Freedom of speech is not given the same priority in the Australian constitution but in 1992, the High Court found that the constitution 'implied freedom of political communication'.

This doesn't mean equal access to media, however. While the Greens are scoring 7.2% of the vote across the country, the ABC in its national programs gave much less of the broadcast time devoted to political coverage in last year's federal election campaign. On AM and PM, coverage averaged 2%. On the 7:30 Report it was 5.7%, but on Insiders it was a paltry 0.2%.

And the High Court's decision hasn't stopped Gunns bringing a case against conservationists, politicians and environment groups for $6 million in economic torts or wrongs. Most of these alleged wrongs did not arise from any illegal activity, but rather from what Gunns is calling a 'corporate vilification' campaign. The techniques used included direct lobbying and use of media. Sounds like political communication to me.

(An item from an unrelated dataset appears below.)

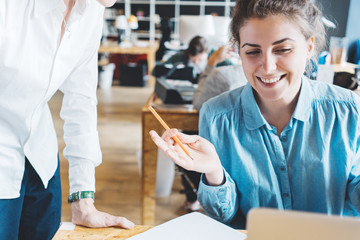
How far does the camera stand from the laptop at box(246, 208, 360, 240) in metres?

The Gunns case is an example of SLAPP = strategic litigation against political protest. The Greens MPs have introduced a bill in the Tasmanian parliament to outlaw these types of cases. Similar bills will be introduced into other parliaments.

Given the High Court's 1992 decision, this shouldn't be necessary. But unfortunately, it is. Someone has to keep the bastards honest and protect the rights of everyone to express their views. Even if you may not agree with them.